第10話 衝突(3)

 サカキの横をすり抜けるとき、ちらりと表情を確認してみたけどもう私のことなんて見てすらなかった。


 女には全く興味ありませんよーってか。

 すかした野郎だまったく。


 心の中でヘラヘラしながら、誠の横もすり抜けようとしたときだった。



「危なッ」



 空を切った拳が、私の頬の周りの空気を唸らせる。私はグイッと体を捻ってそれをかわした。

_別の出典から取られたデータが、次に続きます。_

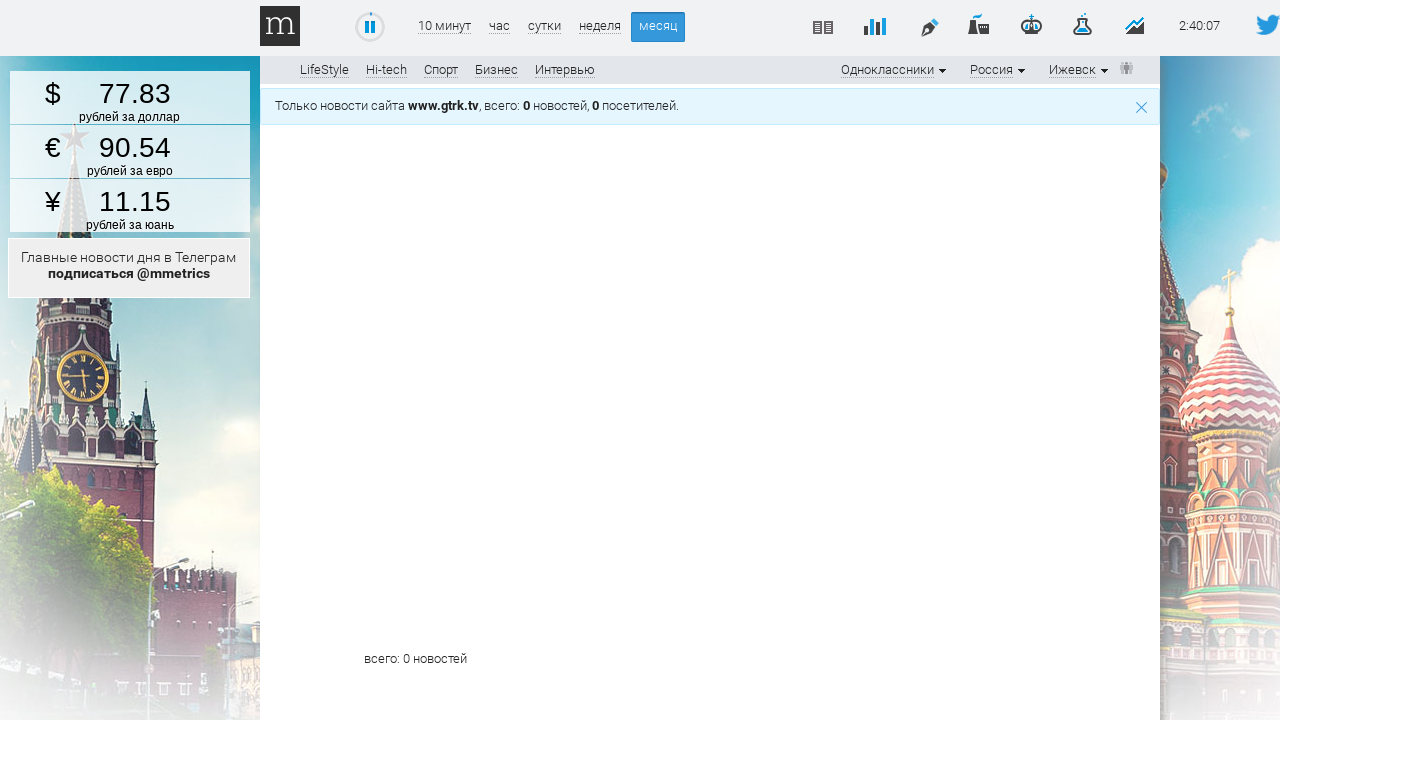

--- FILE ---
content_type: text/html; charset=utf-8
request_url: https://www.google.com/recaptcha/api2/aframe
body_size: 259
content:
<!DOCTYPE HTML><html><head><meta http-equiv="content-type" content="text/html; charset=UTF-8"></head><body><script nonce="Pop44gjX8GqYUUeP_JBd6A">/** Anti-fraud and anti-abuse applications only. See google.com/recaptcha */ try{var clients={'sodar':'https://pagead2.googlesyndication.com/pagead/sodar?'};window.addEventListener("message",function(a){try{if(a.source===window.parent){var b=JSON.parse(a.data);var c=clients[b['id']];if(c){var d=document.createElement('img');d.src=c+b['params']+'&rc='+(localStorage.getItem("rc::a")?sessionStorage.getItem("rc::b"):"");window.document.body.appendChild(d);sessionStorage.setItem("rc::e",parseInt(sessionStorage.getItem("rc::e")||0)+1);localStorage.setItem("rc::h",'1768704377859');}}}catch(b){}});window.parent.postMessage("_grecaptcha_ready", "*");}catch(b){}</script></body></html>

--- FILE ---
content_type: application/javascript
request_url: https://radio.mediametrics.ru/_export/cbrf.js?1768704373493
body_size: 83
content:
stockCurrencyHandle(
[
["USD",77.8332,0],
["EUR",90.5366,0],
["CNY",11.1510,0]
]);
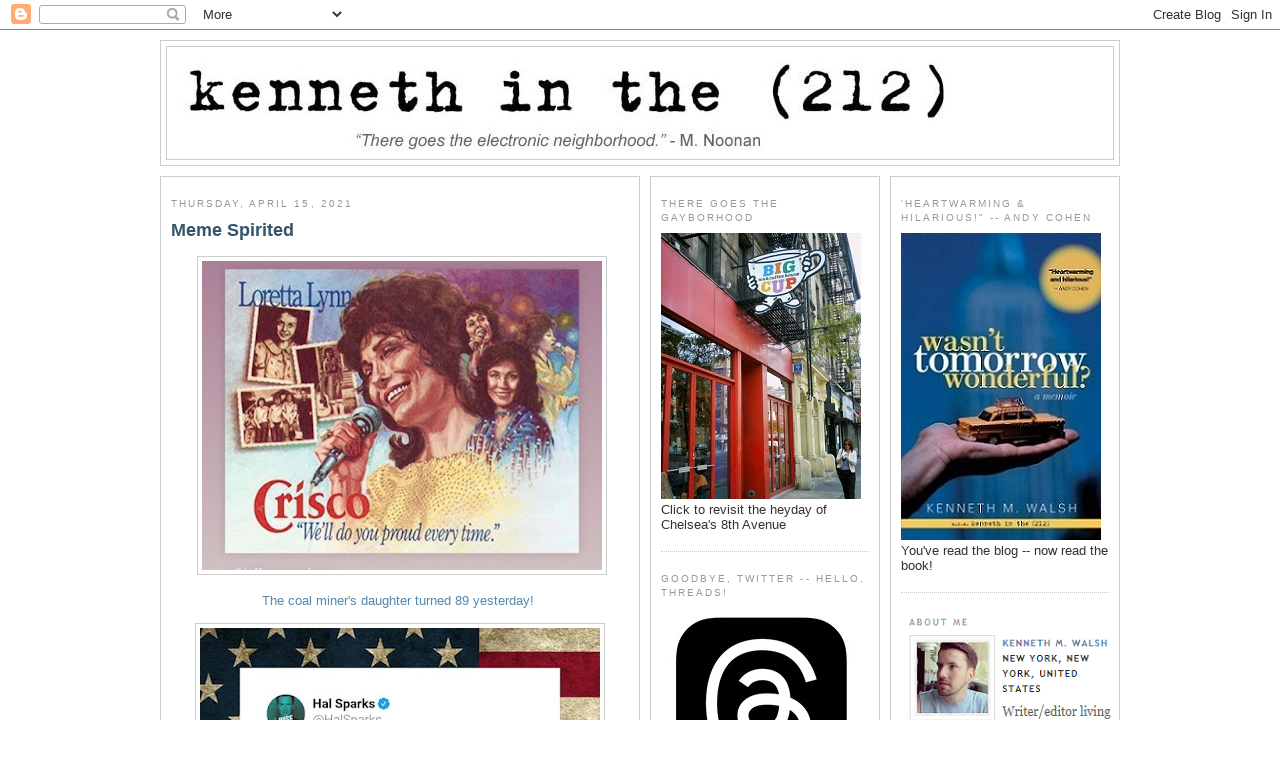

--- FILE ---
content_type: text/html; charset=utf-8
request_url: https://www.google.com/recaptcha/api2/aframe
body_size: 267
content:
<!DOCTYPE HTML><html><head><meta http-equiv="content-type" content="text/html; charset=UTF-8"></head><body><script nonce="ZwEEXSyw55z5FxU85peqWw">/** Anti-fraud and anti-abuse applications only. See google.com/recaptcha */ try{var clients={'sodar':'https://pagead2.googlesyndication.com/pagead/sodar?'};window.addEventListener("message",function(a){try{if(a.source===window.parent){var b=JSON.parse(a.data);var c=clients[b['id']];if(c){var d=document.createElement('img');d.src=c+b['params']+'&rc='+(localStorage.getItem("rc::a")?sessionStorage.getItem("rc::b"):"");window.document.body.appendChild(d);sessionStorage.setItem("rc::e",parseInt(sessionStorage.getItem("rc::e")||0)+1);localStorage.setItem("rc::h",'1769169121205');}}}catch(b){}});window.parent.postMessage("_grecaptcha_ready", "*");}catch(b){}</script></body></html>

 隆司には飛び蹴りぐらいかまされるかと思ってたけど、じっとしていた誠が動くとは。


 危うく頬が切れるところ。冷や汗かきながら前を向くと、廊下の男たちの空気が若干変わったことに気がついた。


 今のさえ避けれない私だと思われていたのか。

 流石に私、舐められすぎだな。


 私は口元に手を当てて、ニヤニヤ笑いながらサカキを振り返った。



「たかが女ごときに、おたくの誠くんのパンチは避けられちゃうのね」



 腹の中がどうなっているかはわからないが、サカキの表情は変わらなかった。


「ありがとう、男の子って意外と優しいのね」


 誠には渾身のウインクを贈呈しておく。

 ラコがクスリと笑った。


 教室から顔を覗かせている女の子たちが強気な表情を浮かべている。

 私はアハハっと声を出して笑った。